In an effort to combat the growing fentanyl crisis, Sen. Ron Johnson introduced the Stopping Overdoses of Fentanyl Analogues (SOFA) Act in 2017, 2019 and 2021 to give law enforcement enhanced tools to combat the opioid epidemic and close a loophole in current law that makes it difficult to prosecute crimes involving some synthetic opioids. The Trump Administration enacted SOFA through regulation in 2018, and Congress has extended the regulation multiple times since then. The current regulation is set to expire at the end of 2022.  Sen. Johnson continues to call on his colleagues in Congress to pass the SOFA Act to put these changes into law.   

Lauri’s full segment on Fox & Friends can be found here. Highlights are below.

On losing her son to fentanyl

“No mother wants to wake up and have to find the news that their child has been taken. This is something that is taking over America. This is the biggest crisis, I think, that we've ever faced as a nation. My son was 19 years old, and it was 2014. So this is really when fentanyl wasn't even talked about. It was a substance that was laced, and he had no idea that he was not going to wake up and that he was going to die. Archie was beautiful – blue eyes, kind-hearted and full of life. And our family is devastated. My husband Andy and my son Augie, we go every single day with our hearts broken, and we refuse to not tell others across America. My plea today is not just to parents. It is to the public. This is something that we need to do as a country. We need to. We have so much the DEA is bringing in – all of these drugs that they're stopping. But what about the drugs that they're not stopping? That's getting into all of our family members, and it could be your nephew, your cousin.

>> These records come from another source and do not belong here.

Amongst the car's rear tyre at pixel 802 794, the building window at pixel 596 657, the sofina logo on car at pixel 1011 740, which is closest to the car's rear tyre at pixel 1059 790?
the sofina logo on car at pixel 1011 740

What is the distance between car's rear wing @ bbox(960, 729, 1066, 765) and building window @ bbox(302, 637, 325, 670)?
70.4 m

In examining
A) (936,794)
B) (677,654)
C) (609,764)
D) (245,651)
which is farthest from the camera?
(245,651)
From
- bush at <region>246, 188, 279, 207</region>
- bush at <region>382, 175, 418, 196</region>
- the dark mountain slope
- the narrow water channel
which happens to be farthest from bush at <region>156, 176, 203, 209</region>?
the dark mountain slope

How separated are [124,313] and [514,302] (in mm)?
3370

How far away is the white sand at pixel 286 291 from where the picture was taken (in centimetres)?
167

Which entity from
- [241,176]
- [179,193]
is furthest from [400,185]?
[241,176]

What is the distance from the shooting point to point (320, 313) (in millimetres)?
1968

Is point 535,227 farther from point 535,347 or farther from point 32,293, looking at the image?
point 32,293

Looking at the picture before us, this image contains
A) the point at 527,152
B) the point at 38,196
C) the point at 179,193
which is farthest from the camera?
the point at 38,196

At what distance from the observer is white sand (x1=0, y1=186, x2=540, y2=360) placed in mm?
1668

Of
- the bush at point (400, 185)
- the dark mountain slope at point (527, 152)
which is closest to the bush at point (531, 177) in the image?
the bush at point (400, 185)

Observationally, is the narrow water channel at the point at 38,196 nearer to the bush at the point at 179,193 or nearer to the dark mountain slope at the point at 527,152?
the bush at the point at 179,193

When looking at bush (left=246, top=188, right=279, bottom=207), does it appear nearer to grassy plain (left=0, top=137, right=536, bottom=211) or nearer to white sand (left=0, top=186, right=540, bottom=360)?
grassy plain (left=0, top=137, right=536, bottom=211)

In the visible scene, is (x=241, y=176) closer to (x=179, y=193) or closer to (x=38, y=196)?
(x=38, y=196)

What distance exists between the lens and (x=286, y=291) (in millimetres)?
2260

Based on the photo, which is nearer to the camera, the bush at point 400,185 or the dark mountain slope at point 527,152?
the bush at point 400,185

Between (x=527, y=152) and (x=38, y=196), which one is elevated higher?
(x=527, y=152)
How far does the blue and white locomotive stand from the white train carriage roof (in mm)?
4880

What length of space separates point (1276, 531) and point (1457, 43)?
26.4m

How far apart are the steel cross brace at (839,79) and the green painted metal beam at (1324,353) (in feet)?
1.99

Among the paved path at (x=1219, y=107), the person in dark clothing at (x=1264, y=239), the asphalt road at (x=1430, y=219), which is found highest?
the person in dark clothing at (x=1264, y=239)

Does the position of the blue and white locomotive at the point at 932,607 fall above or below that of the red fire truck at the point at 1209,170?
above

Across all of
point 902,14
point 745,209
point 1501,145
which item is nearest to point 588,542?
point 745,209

On advocating for fentanyl overdose awareness

“I tell you, I started this billboard campaign. It's in Times Square. I did it with Song for Charlie and Love, Logan – two other parents that lost their children along with 16 other faces. Just because of this day, it's in Manhattan. I'm asking people to please go and look at that billboard on the corner of Broadway and W 43rd St., and please, look up. I asked the mayor. I asked HHS. I didn't hear from anybody in New York, but we have to work together as a nation. And I'm pleading with our administration to do something. We have to do something about this border. It's flooding. It's killing our family. We're losing our nation of young adults.”